EXERCISE OBJECTIVE: Reproduce the material below word for word, leaving out the pictures.

────

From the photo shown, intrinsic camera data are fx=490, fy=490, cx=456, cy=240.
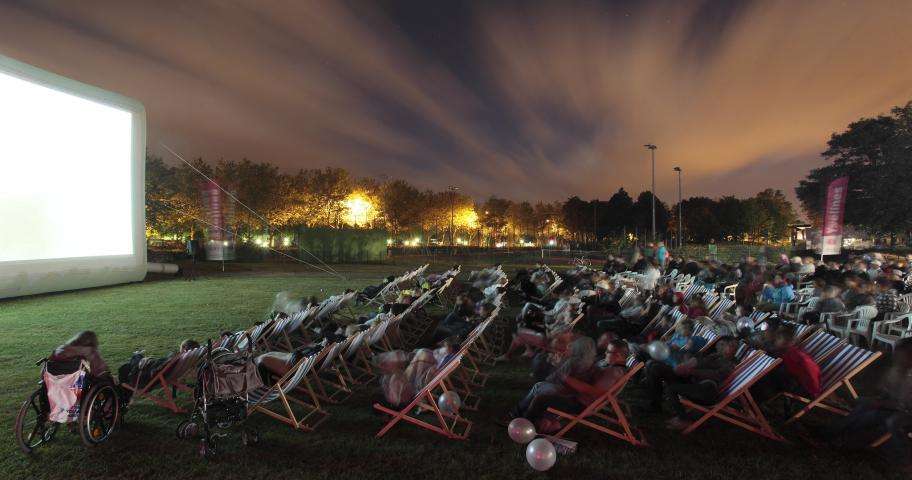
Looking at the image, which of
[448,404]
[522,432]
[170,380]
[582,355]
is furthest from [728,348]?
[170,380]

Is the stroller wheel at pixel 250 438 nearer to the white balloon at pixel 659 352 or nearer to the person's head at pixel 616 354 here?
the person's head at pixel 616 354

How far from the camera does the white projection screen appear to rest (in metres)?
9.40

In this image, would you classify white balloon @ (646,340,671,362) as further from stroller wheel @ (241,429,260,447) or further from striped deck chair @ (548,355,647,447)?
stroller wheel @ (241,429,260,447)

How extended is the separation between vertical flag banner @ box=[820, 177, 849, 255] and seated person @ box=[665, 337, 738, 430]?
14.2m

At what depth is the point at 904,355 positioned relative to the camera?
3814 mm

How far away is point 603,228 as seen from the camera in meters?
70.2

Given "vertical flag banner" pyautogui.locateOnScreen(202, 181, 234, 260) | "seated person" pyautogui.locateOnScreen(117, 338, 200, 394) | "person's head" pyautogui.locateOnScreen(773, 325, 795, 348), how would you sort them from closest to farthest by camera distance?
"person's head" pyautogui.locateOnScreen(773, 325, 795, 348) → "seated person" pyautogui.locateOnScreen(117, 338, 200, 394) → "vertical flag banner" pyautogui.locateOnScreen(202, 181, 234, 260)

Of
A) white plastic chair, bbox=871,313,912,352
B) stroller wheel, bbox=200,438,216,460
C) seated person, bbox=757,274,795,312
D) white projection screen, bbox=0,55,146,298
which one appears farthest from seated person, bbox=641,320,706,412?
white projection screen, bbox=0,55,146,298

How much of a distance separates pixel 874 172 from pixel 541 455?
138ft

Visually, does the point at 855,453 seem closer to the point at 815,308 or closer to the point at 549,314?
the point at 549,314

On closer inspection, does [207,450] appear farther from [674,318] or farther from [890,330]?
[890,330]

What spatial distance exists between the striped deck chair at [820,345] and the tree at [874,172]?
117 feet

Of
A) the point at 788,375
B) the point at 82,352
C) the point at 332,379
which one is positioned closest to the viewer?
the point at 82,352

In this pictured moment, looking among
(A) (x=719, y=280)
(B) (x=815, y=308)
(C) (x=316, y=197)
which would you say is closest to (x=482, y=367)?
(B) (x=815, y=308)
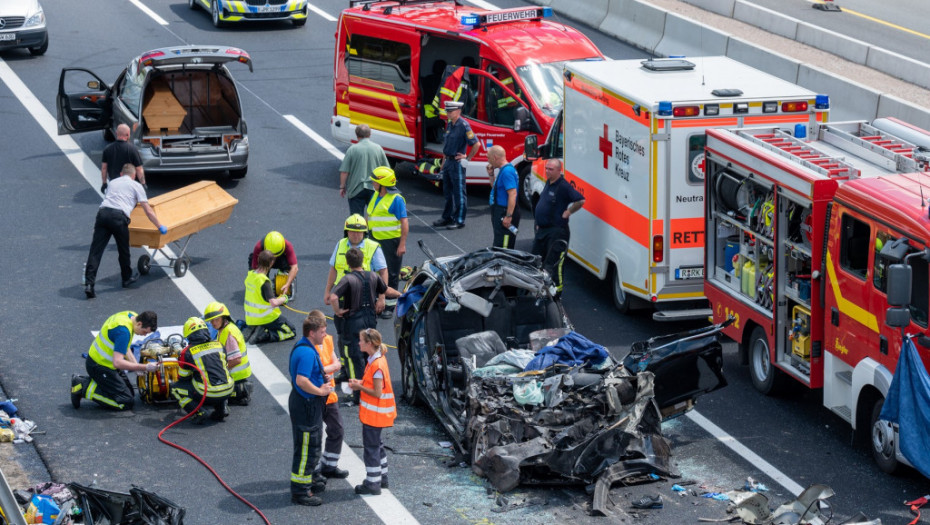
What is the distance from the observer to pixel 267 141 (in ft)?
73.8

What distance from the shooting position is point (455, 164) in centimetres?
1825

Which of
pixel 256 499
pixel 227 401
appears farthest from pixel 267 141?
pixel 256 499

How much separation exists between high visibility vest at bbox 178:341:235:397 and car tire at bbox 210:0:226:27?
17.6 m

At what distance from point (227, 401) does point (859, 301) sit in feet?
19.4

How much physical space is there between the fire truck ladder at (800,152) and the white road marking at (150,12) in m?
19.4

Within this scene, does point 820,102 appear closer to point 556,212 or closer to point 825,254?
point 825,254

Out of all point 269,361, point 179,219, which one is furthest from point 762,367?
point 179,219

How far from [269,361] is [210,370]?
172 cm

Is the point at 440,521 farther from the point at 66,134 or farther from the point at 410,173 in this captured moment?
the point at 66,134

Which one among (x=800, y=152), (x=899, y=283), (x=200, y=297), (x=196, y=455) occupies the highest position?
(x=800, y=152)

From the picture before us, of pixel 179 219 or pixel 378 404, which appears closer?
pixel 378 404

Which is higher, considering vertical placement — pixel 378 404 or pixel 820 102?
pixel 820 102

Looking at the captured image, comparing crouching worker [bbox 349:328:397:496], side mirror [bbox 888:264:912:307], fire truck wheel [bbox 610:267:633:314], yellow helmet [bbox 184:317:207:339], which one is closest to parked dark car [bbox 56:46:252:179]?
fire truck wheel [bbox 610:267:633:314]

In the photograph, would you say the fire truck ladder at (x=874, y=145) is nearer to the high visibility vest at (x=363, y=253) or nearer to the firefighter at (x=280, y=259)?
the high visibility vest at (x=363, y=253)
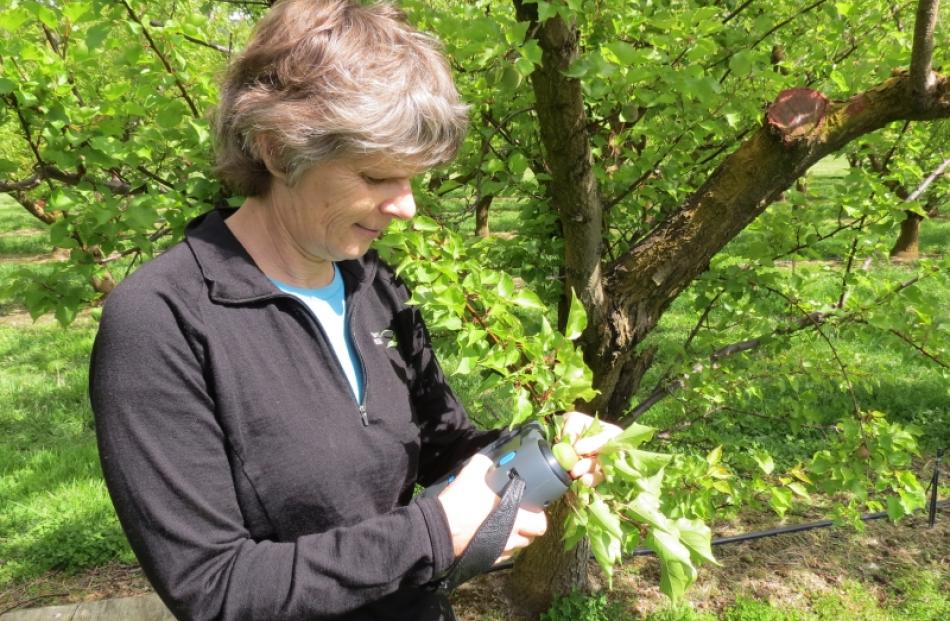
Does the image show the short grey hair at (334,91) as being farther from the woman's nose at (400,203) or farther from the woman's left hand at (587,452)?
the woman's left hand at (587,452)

────

FULL SOLUTION:
From the photo shown, intrinsic camera data are fx=490, fy=490, cx=456, cy=240.
Looking at the image, which of
[448,404]
[522,432]
[170,380]
[582,355]
is furthest from [728,348]?
[170,380]

Is the stroller wheel at pixel 250 438 nearer to the white balloon at pixel 659 352 or nearer to the person's head at pixel 616 354 here?
the person's head at pixel 616 354

How far from the camera does the white projection screen appear to rest (in metres)?
9.40

In this image, would you classify white balloon @ (646,340,671,362) as further from stroller wheel @ (241,429,260,447) or further from striped deck chair @ (548,355,647,447)?
stroller wheel @ (241,429,260,447)

How extended is the separation between vertical flag banner @ box=[820, 177, 849, 255] and seated person @ box=[665, 337, 738, 430]?
14.2m

At what depth is the point at 904,355 positioned relative to the camera?
3814 mm

How far away is point 603,228 as seen from the camera in meters?
70.2

Given "vertical flag banner" pyautogui.locateOnScreen(202, 181, 234, 260) | "seated person" pyautogui.locateOnScreen(117, 338, 200, 394) | "person's head" pyautogui.locateOnScreen(773, 325, 795, 348), how would you sort them from closest to farthest by camera distance?
"person's head" pyautogui.locateOnScreen(773, 325, 795, 348) → "seated person" pyautogui.locateOnScreen(117, 338, 200, 394) → "vertical flag banner" pyautogui.locateOnScreen(202, 181, 234, 260)

Of
A) white plastic chair, bbox=871,313,912,352
B) stroller wheel, bbox=200,438,216,460
C) seated person, bbox=757,274,795,312
D) white projection screen, bbox=0,55,146,298
which one appears farthest from seated person, bbox=641,320,706,412?
white projection screen, bbox=0,55,146,298

How much of a distance separates pixel 874 172 from pixel 541 455?
138ft

Visually, does the point at 855,453 seem closer to the point at 815,308 or closer to the point at 549,314?
the point at 549,314

On closer inspection, does [207,450] appear farther from [674,318] or farther from [890,330]?
[890,330]

What spatial distance exists between the striped deck chair at [820,345] and the tree at [874,172]?
117 feet

Of
A) the point at 788,375
B) the point at 82,352
C) the point at 332,379
which one is positioned closest to the viewer?
the point at 82,352

In this pictured moment, looking among
(A) (x=719, y=280)
(B) (x=815, y=308)
(C) (x=316, y=197)
which would you say is closest to (x=482, y=367)?
(B) (x=815, y=308)
What is the distance from the observer to pixel 267 141 (in ft)?
73.8

What distance from the shooting position is point (455, 164) in centimetres?
1825

Which of
pixel 256 499
pixel 227 401
appears farthest from pixel 267 141?
pixel 256 499

How much separation exists between high visibility vest at bbox 178:341:235:397 and car tire at bbox 210:0:226:27?
17.6 m

At what distance from point (227, 401) does point (859, 301) sit in feet?
19.4

How much physical space is there between the fire truck ladder at (800,152) and the white road marking at (150,12) in m?
19.4

Within this scene, does point 820,102 appear closer to point 556,212 or closer to point 825,254?
point 825,254

Out of all point 269,361, point 179,219, which one is furthest from point 762,367?
point 179,219

How far from [269,361] is [210,370]?
172 cm

Is the point at 440,521 farther from the point at 66,134 or farther from the point at 410,173 in this captured moment?
the point at 66,134

Which one among (x=800, y=152), (x=899, y=283), (x=200, y=297), (x=196, y=455) occupies the highest position?
(x=800, y=152)

From the picture before us, of pixel 179 219 or pixel 378 404, which appears closer?
pixel 378 404

Which is higher, considering vertical placement — pixel 378 404 or pixel 820 102?
pixel 820 102

Looking at the captured image, comparing crouching worker [bbox 349:328:397:496], side mirror [bbox 888:264:912:307], fire truck wheel [bbox 610:267:633:314], yellow helmet [bbox 184:317:207:339], which one is closest to parked dark car [bbox 56:46:252:179]?
fire truck wheel [bbox 610:267:633:314]

In the photograph, would you say the fire truck ladder at (x=874, y=145) is nearer to the high visibility vest at (x=363, y=253) or nearer to the firefighter at (x=280, y=259)?
the high visibility vest at (x=363, y=253)
Does the image show the short grey hair at (334,91) as being farther from the woman's nose at (400,203) or farther from the woman's left hand at (587,452)?
the woman's left hand at (587,452)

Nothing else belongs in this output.